My low back is trying to go out again, and the pain in my tailbone area is getting worse... go to bed in pain, wake in the night in pain, wake in the morning in pain... and the tears were more from frustration and self-pity than the awful pain. As I was whining to Jim to please rub my back, I finally heard myself. Yuck!!
Then I remembered some stuff I'd been reading, and decided that's IT. No more victim. I'm going to DO something. And before ya'll nice people tell me to see a doctor... I did. And they chalked it up to the usual: Hey, you're fat. Well, put nicer than that, but it's the same thing. "It will improve as you lose weight".
Thing is... it's getting worse. Unbearable levels. Sleep-ruining levels. Don't wanna move or exercise levels. Grumpy levels. Oh poor me levels.
So... I decided I've got NOTHING to lose by being Proactive. I wrote out a list of exercises that I hope will help, and started, that very day.
Yesterday I dusted off my Gymboss timer and my pink dumbbells!
If you missed my post about my Gymboss timer, it's great for timing interval workouts. Here's a link, and about halfway down the page, that explains the benefits of Tabata type timing in exercise.

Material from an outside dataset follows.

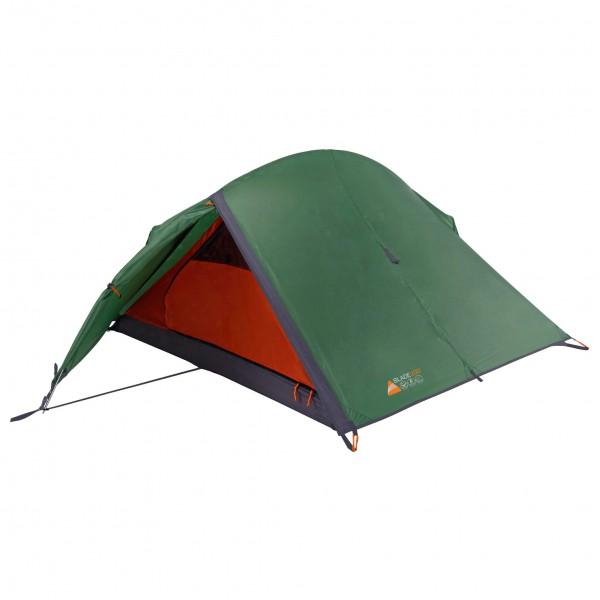 Vango - Blade 200 - Tente à 2 places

I also did PUSH UPS... well, wall push ups, hee hee. I saw a very large man on the tv show Heavy doing them, and thought "I could do that!" Also some stretching and leg lifts and other muscle building squeezes... you know, the glutes, where you SIT, ha ha. I'm hoping to build muscle to replace the missing cushion of fat, and ease the pain on my cracked tailbone. (Has anyone done this? Any experiences or advice about that??)
Here is part of what I read that inspired me and put my "suffering" into perspective, from The 7 Habits of Highly Effective People by Stephen R Covey... it was about the story of Viktor Frankl:
Frankl was a determinist raised in the tradition of Freudian psychology, which postulates that whatever happens to you as a child shapes your character and personality and basically governs your whole life. The limits and parameters of your life are set, and, basically, you can't do much about it.
Frankl was also a Jew. He was imprisoned in the death camps of Nazi Germany, where he experienced things that were so repugnant to our sense of decency that we shudder to even repeat them.
His parents, his brother, and his wife died in the camps or were sent to the gas ovens. Except for his sister, his entire family perished. Frankl himself suffered torture and innumerable indignities, never knowing from one moment to the next if his path would lead to the ovens or if he would be among the "saved" who would remove the bodies or shovel out the ashes of those so fated.
One day, naked and alone in a small room, he began to become aware of what he later called "the last of the human freedoms" -- the freedom his Nazi captors could not take away. They could control his entire environment, they could do what they wanted to his body, but Viktor Frankl himself was a self-aware being who could look as an observer at his very involvement. His basic identity was intact. He could decide within himself how all of this was going to affect him. Between what happened to him, or the stimulus, and his response to it, was his freedom or power to choose that response.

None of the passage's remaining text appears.